Dozens of immigrants and refugees whose families fled Vietnam during the Vietnam War and its aftermath booed, shouted “No!” and chanted “USA! USA! Vietnam!” after city council member Kshama Sawant gave an impassioned speech explaining her (apparently unexpected) vote against a seemingly innocuous resolution recognizing the Vietnam Heritage and Freedom Flag, also known as the flag of the former South Vietnam, as “the symbol for the Vietnamese community in Seattle.”
The flag, which is yellow with three red stripes (the official Vietnamese flag shows a yellow star on red background) can be seen all over the International District and in many parts of the Rainier Valley.
To the dozen or so immigrants who spoke at yesterday’s full council meeting in front of a sea of waving US and Vietnamese flags yesterday, the three-striped flag is a symbol of freedom from Communist oppression and cultural identity from 1949 through 1975, when the Vietnam War ended and South Vietnam surrendered to the north. To Sawant, it appears to represent imperialism and colonialism, and a deliberate blurring of the complicated history of South Vietnam, which was itself governed by a regime that was no better in many ways than that of Communist North Vietnam.
“The struggle against colonial rule and the domination of Vietnam by foreign powers took many complicated and twisted turns. It led to suffering and tragedies on all sides, and all people in Seattle, with its valued Vietnamese community, need to be more aware of this history and this heritage,” Sawant said.
“All of you here are free to attach your own meanings to the flag. It is your right in a democracy. The city council, however, as the city’s highest elected body, has a duty to not uncritically endorse these projections and interpretations in the name of the entire city without a full understanding of the story of the flag.”
Though probably less than thrilled at being told, by an outsider, that they might want to reconsider their interpretation of their own experience, the crowd mostly kept quiet while Sawant continued with her history lesson.
“The former South Vietnamese government was also a dictatorship. The US war and occupation in Vietnam was totally undemocratic and was fought to suppress the right of the Vietnamese people to determine their own fate. The US war in Vietnam, which killed millions of Vietnamese people and tens of thousands of US soldiers, was opposed by the majority of Americans and the majority of people in Vietnam and across the world,” Sawant said. “I think that as an elected body of a major metropolitan area, we have a duty to support these antiwar activists of the past and of the present.
“While having the greatest respect for the Vietnamese community in Seattle, I am unable to vote for a resolution that ties this particular community’s (identity) to a flag that is mired in controversy.”
As soon as Sawant wrapped up her remarks, the crowd erupted in boos, flag-waving, and shouts, which didn’t end until council president Tim Burgess warned them that the council does not “tolerate that kind of outburst.” (They exploded in cheers when council member John Okamoto expressed support for the resolution immediately following Sawant’s speech.)
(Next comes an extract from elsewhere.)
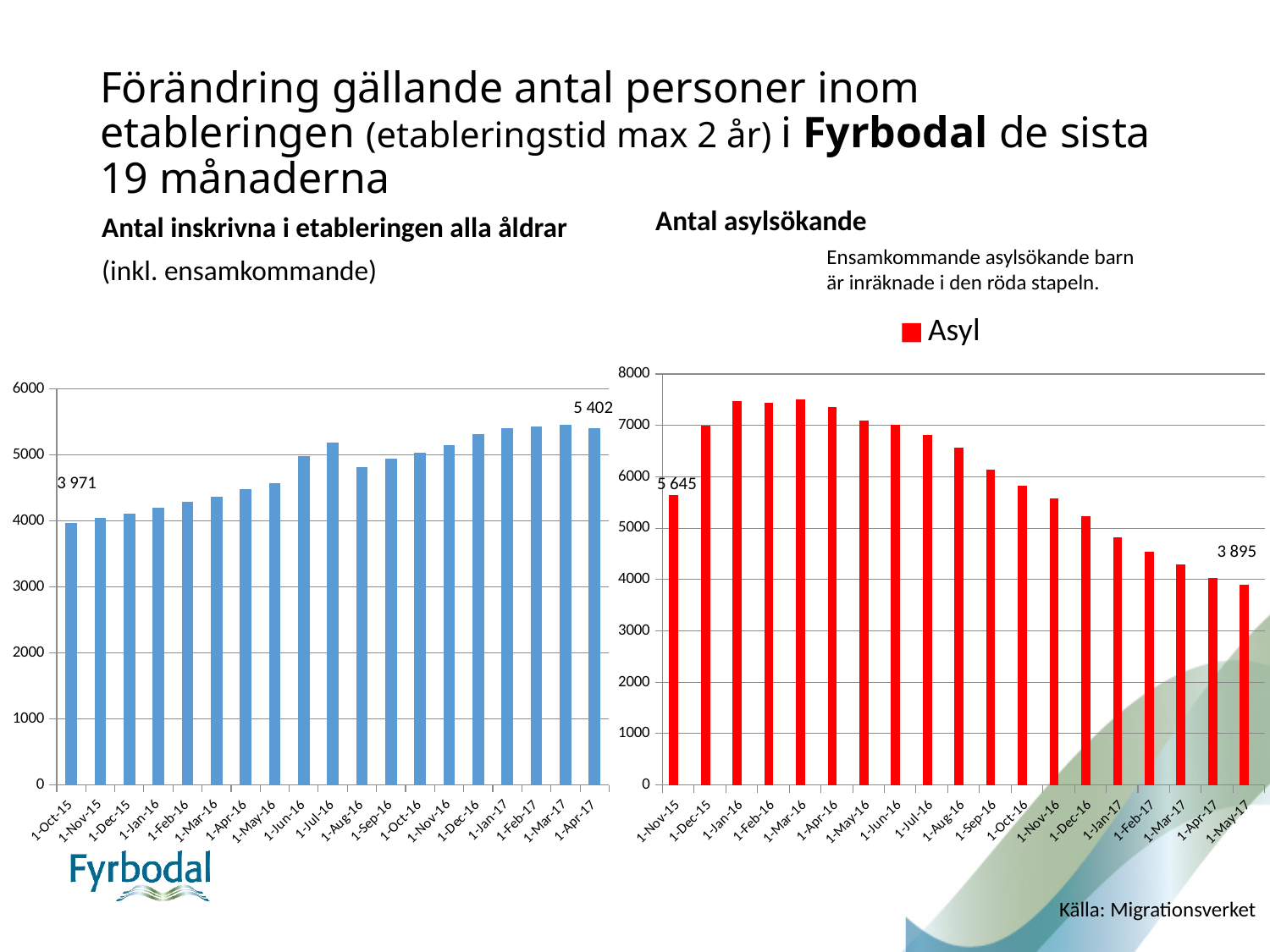
In the right chart (Antal asylsökande), what is the difference between the values for 1-Nov-15 and 1-May-17? 1 750 In the right chart (Antal asylsökande), which is larger, the value for 1-Mar-16 or the value for 1-Oct-16? 1-Mar-16 In the right chart (Antal asylsökande), what is the value for 1-May-17? 3 895 In the left chart (Antal inskrivna i etableringen alla åldrar), is the value for 1-Jul-16 greater or less than 5000? greater In the left chart (Antal inskrivna i etableringen alla åldrar), what is the value for 1-Oct-15? 3 971 What is the legend entry shown for the right chart (Antal asylsökande)? Asyl In the right chart (Antal asylsökande), which month has the lowest value? 1-May-17 In the left chart (Antal inskrivna i etableringen alla åldrar), do the values generally rise or fall from 1-Oct-15 to 1-Apr-17? rise How many bars are shown in the right chart (Antal asylsökande)? 19 In the left chart (Antal inskrivna i etableringen alla åldrar), what is the value for 1-Apr-17? 5 402 In the left chart (Antal inskrivna i etableringen alla åldrar), what is the difference between the values for 1-Apr-17 and 1-Oct-15? 1 431 In the right chart (Antal asylsökande), what is the value for 1-Nov-15? 5 645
Although Sawant’s office told me “some council members” were aware that Sawant planned to vote and speak against the flag resolution (O’Brien and Licata, perhaps?), the council seemed to be generally taken aback by her opposition (and the fact that came prepared with a lengthy written speech to express that opposition.
“I didn’t know” Sawant was going to oppose the resolution, Burgess says. “I don’t know if we’re surprised [by what Sawant does] anymore, but she made her point. I didn’t agree with it, but her point was that … the flag evokes a lot of history. … For myself and other council members I spoke to, it’s more about Seattle and our Vietnamese community. We weren’t making a political statement about the history.”
Incidentally, Nick Licata, who opposed the war at the time and frequently aligns with Sawant’s fist-pumping lefty agenda today, didn’t have any problem with the resolution. “We are in a democracy that values freedom of speech and the freedom of communities to celebrate their histories,” Licata said. “We do not all share the same history … but we all share the belief that fair and open elections are the only way to keep democracy alive. If that only could have been accomplished in Vietnam … perhaps you would be living in peace and freedom in Vietnam, but now you are free to vote and be recognized in a democracy.”
Sawant’s aide Ted Virdone says Sawant “knew [her statement] was not going to be popular, but I think what she had to say was generally well-received.”
The resolution to recognize the flag passed, with Sawant dissenting.